The Sanctuary of the chapel pre-dates the Norman additions and alterations. The first documentary evidence of this building is circa AD600 probably before the Anglo-Saxons arrived circa AD 660, with further documentary reference to it being a chapel circa AD800s. The Sanctuary is the oldest part no doubt altered during that time. There is archaeological evidence of a wall at the west end of the Sanctuary with an arch, dividing it from the then nave. This was demolished when the nave was enlarged and replaced with a wooden Rood Screen. The current "wagon roof" dating from the 15th century. It is often cited as the oldest complete building in Devon. It was substantially renovated in the early 20th century. The rood screen was lost during the 19th century when the chapel was used to house cattle. The chapel currently (2017) contains a recently restored Estey organ dating from 1884.

===Old Court===
The Old Court is south of the range around the courtyard.

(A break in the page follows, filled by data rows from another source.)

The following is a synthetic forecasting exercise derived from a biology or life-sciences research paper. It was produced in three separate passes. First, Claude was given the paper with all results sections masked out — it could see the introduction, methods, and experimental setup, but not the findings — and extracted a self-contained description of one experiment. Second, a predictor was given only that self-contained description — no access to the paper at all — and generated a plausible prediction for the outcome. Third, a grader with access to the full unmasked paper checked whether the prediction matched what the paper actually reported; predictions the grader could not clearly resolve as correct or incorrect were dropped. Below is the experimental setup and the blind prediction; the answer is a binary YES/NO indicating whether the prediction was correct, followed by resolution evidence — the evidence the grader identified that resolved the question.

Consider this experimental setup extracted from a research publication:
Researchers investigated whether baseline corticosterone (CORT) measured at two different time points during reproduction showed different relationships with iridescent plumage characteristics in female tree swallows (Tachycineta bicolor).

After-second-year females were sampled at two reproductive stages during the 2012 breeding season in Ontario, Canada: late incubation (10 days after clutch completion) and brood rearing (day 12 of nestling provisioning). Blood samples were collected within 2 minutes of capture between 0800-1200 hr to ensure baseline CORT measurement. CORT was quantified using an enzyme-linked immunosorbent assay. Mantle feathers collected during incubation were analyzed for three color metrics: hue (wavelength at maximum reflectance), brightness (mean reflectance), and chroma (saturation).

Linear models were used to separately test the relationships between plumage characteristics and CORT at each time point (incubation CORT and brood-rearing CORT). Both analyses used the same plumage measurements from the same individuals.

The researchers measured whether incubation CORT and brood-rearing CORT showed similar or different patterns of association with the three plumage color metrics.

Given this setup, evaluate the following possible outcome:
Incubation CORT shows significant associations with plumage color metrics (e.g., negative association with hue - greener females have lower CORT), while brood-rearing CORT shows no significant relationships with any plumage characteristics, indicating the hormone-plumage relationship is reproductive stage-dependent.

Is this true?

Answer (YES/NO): NO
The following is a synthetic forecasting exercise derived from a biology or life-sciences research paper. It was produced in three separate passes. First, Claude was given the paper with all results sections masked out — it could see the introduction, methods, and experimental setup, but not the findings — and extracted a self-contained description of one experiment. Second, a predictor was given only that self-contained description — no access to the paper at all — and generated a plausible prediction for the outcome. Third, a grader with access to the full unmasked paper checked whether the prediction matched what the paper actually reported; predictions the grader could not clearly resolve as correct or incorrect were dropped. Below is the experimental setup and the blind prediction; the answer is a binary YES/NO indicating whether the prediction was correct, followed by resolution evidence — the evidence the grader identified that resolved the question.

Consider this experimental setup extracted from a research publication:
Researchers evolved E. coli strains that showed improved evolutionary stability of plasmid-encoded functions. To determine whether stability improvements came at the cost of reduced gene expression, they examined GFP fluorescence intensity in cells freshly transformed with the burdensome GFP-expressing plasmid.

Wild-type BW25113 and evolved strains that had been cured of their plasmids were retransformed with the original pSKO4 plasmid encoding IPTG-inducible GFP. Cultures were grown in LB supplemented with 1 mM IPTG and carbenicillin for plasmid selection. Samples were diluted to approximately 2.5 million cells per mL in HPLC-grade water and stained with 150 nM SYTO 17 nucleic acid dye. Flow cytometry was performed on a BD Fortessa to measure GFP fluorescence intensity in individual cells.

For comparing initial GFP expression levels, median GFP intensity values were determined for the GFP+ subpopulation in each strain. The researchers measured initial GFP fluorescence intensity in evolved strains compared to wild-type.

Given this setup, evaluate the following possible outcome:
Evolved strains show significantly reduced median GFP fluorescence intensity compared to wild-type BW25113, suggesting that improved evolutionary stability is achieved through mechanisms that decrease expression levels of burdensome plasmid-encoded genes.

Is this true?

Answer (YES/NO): NO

It was built in the mid-15th century as a magistrates' court for Thomas, the 6th Earl of Devon, who was executed after the Battle of Towton in 1461; however, it has been revised and added to many times and part of the structure may have been demolished. It may have formed a hall house covered by a five arch braced jointed truss cruck roof. After the English Civil War, when the Castle was severely damaged, it became a residence, and may well have had some of the alterations made at that time. It is believed an underground passage connects the Old Court to the Keep Gatehouse at a point in the Keep Gatehouse where a room has been bricked up.

===North Range===
The North Range was built in the latter half of the 17th century and served as a farmhouse, housing staff for the owner, Sir Henry Carew, Kt. It is a two-storey building with a thatched roof. In the left end room is a 16th-century overmantel (c.1550) carved with scenes relating to the Reformation and specifically the trial and execution of Henry Courtenay, Marquis of Exeter & Earl of Devon, Sir Nicholas Carew, and Henry Pole at the Tower of London in January 1539 following the alleged 'Exeter Conspiracy'; in the carving is a stylised depiction of the City of Exeter and the Inner Keep of Bickleigh Castle. King Henry VIII is also depicted. A part of the carving may also relate to the role of the Carew family in putting down the Prayer Book Rebellion of 1549. The building was restored in the 1930s. The carving was originally in the part of the Castle demolished by the Parliamentarian Forces in the Civil War; for safe-keeping, it was stored in the vaults of Exeter Cathedral until the 1930s, when it was returned to the owner, Lt Col Jasper Henson, after a chance conversation with William Cecil, Bishop of Exeter, and eventually installed in its current position.

===Moat Cottage===
Moat Cottage which stands to the north of the other buildings was constructed in the late 16th century. It is a stone building with a thatched roof.

===Stable block===
The thatched former stable block was rebuilt in the 19th century on the site of an earlier building. It is surmounted by a turret clock, and has now been converted into accommodation and reception rooms.

==Grounds==
It is set in 60 acres of grounds of which 5 acre are landscaped. The outer wall, gardens and fish ponds in front of the Keep Gatehouse were landscaped during the ownership of Sir Thomas Carew, Bt, in the 18th century. The ponds were created from the remnants of the Norman moat. The garden walls, gate piers and gates are also designated as listed buildings.

==Current use==
The Castle was open to the public from 1970 to 1990 and was visited by 20,000 people each year. The Castle is currently open to public visitors by prior appointment; guided tours last approximately one hour.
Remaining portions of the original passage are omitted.